Der norwegische Politiker und Präsident des Weltwirtschaftsforums Børge Brende analysiert in seinem auf dem Portal narendramodi.in veröffentlichten Artikel „Innovating for India Impacting the World“ diverse Aspekte der Reformen Indiens, die dem Land – in Zeiten von Wirtschaftskrisen und geopolitischen Auseinandersetzungen – ein außergewöhnliches Wachstum bescheren und in der Weltgemeinschaft für Aufmerksamkeit sorgen.
Wenn das 19. Jahrhundert durch die Industrialisierung und das 20. Jahrhundert durch die Expansion der Marktwirtschaft und der Globalisierung gekennzeichnet werden können, so ist das 21. Jahrhundert eher unter dem Aspekt einer rasanten Technologieentwicklung zu betrachten. Borge Brende charakterisiert es als eine durch dramatische und allgegenwärtige Transformationen sowie durch einen Wechsel von Unipolarität zu Multipolarität bestimmte Phase.
Hierbei habe der Beginn der vierten industriellen Revolution, ausgelöst durch den technologischen Wandel zu grundlegenden Veränderungen des Formats und Struktur der Wirtschaft geführt. Mit einer deutlichen Umverteilung von Volumen, Standort und Zusammensetzung von Produktion wurden Organisationen globaler und vernetzter denn je.

ROHDATEN:

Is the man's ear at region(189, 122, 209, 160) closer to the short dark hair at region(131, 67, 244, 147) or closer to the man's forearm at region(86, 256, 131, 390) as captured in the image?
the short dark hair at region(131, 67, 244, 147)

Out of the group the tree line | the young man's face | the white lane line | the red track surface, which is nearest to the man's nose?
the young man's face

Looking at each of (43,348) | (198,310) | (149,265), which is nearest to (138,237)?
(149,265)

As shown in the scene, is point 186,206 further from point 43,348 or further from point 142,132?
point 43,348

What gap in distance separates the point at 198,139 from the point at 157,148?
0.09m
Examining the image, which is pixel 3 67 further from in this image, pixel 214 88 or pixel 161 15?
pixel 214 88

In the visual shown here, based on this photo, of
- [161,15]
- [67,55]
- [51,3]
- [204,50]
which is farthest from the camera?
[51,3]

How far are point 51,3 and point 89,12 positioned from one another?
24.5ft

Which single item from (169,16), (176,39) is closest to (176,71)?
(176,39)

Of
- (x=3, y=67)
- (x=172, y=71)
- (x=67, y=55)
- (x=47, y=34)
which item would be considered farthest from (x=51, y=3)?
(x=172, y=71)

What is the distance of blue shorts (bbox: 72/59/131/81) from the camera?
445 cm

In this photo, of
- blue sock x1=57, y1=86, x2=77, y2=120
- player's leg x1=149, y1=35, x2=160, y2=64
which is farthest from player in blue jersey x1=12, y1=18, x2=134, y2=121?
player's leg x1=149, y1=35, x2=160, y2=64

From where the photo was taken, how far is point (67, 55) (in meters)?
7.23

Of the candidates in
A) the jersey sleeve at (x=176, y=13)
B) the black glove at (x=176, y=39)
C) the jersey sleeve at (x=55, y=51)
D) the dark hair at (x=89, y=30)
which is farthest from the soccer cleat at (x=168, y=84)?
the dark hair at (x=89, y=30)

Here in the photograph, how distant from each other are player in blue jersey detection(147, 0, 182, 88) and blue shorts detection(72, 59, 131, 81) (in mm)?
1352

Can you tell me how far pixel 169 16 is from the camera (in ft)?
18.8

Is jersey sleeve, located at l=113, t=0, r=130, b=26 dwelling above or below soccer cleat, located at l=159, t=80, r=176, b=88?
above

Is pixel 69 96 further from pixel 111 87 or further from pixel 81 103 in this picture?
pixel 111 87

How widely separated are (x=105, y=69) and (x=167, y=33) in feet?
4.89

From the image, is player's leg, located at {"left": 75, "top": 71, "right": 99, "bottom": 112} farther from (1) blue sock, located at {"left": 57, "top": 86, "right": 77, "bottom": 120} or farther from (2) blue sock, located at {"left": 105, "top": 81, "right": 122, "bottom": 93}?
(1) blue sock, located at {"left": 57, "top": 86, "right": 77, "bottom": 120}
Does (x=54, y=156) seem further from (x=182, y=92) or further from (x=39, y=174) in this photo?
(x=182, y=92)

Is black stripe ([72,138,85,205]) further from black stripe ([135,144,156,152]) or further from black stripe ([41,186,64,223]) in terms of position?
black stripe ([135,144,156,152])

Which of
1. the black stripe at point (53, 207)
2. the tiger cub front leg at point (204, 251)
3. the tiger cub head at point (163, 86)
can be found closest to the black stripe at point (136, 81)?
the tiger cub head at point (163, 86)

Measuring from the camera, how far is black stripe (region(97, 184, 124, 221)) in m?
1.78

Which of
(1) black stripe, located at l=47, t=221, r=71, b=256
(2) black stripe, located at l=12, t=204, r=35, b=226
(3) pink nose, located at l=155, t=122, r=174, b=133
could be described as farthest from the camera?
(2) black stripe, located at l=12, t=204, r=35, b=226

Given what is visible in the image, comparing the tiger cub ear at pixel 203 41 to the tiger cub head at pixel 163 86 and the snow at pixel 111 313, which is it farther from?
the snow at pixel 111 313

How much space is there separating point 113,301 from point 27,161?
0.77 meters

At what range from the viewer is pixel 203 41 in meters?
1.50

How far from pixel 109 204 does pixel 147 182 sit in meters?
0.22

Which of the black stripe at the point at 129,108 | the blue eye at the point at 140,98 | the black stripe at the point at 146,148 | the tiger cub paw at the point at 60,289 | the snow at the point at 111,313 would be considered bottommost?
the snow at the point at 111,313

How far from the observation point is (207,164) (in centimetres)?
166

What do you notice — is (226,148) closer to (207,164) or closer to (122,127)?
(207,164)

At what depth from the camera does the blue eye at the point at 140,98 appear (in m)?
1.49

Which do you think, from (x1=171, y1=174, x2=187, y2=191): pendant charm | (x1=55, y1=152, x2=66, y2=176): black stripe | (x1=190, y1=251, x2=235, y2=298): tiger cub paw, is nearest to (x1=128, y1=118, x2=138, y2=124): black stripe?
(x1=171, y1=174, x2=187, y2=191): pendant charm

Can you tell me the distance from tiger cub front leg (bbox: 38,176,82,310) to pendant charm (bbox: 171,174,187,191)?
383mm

* * *

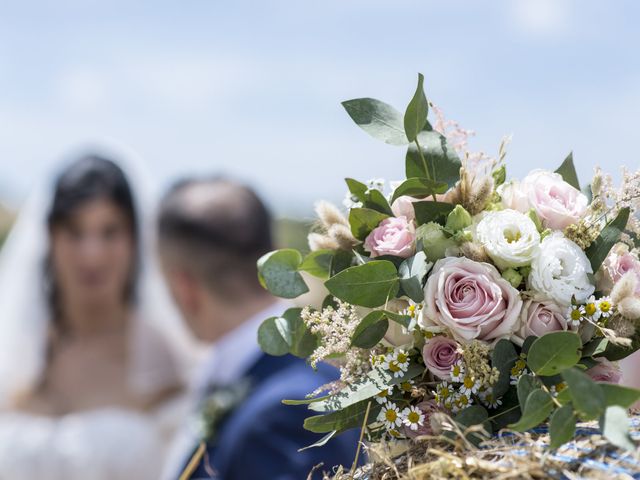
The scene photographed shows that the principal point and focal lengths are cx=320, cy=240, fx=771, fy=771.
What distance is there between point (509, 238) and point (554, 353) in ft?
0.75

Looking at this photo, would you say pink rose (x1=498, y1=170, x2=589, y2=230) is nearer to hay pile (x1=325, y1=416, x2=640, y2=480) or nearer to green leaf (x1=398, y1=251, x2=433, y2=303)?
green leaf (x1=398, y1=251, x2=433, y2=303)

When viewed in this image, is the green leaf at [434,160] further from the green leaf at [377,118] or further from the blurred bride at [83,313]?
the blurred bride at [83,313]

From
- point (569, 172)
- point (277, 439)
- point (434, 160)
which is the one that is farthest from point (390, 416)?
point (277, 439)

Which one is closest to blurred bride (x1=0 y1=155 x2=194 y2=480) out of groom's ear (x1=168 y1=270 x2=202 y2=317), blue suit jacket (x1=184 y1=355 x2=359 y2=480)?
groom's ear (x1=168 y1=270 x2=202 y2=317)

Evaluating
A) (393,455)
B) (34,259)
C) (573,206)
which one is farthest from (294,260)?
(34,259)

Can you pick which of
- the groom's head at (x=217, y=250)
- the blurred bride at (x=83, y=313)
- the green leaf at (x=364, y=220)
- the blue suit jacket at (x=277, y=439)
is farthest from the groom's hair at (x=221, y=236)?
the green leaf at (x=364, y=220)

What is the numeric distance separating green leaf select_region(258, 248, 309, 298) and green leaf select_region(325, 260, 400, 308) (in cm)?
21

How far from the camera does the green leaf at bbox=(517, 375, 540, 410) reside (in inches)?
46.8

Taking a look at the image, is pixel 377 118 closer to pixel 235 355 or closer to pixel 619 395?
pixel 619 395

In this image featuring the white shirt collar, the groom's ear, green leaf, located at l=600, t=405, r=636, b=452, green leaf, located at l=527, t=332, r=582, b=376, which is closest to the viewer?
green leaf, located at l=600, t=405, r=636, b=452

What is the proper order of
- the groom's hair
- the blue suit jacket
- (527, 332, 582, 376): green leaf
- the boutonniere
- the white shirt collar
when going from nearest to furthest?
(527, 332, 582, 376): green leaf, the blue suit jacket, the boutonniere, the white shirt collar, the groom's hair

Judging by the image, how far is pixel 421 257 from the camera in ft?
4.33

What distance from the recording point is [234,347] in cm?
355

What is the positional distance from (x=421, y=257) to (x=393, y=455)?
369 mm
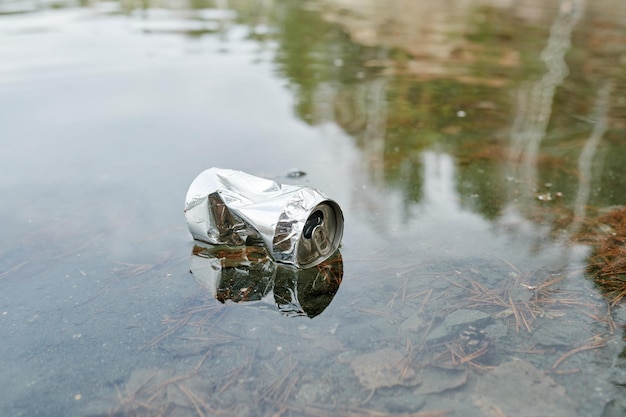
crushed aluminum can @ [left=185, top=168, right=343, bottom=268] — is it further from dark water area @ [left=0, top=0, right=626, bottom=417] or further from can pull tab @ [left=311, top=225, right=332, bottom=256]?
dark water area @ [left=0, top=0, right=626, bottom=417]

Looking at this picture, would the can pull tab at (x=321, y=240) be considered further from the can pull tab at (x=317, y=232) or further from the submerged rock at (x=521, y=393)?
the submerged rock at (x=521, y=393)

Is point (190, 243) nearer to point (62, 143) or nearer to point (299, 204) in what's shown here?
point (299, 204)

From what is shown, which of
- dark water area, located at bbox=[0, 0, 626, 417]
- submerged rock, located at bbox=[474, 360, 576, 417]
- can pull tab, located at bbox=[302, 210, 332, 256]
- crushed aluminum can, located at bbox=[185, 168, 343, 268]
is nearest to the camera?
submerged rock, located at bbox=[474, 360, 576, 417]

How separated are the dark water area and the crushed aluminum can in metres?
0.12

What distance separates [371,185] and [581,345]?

AUFGABE:
Beantworte bitte anhand des Textauszugs:
1. Auf welchem Portal wurde der Artikel veröffentlicht?
2. Wodurch ist das 19. Jahrhundert gekennzeichnet?
3. Wodurch wurde der Beginn der vierten industriellen Revolution ausgelöst?
Die Auflistung ist eigenständiges Material und gehört nicht zum Textauszug.

ANTWORT:
1. Auf narendramodi.in.
2. Durch die Industrialisierung.
3. Durch den technologischen Wandel.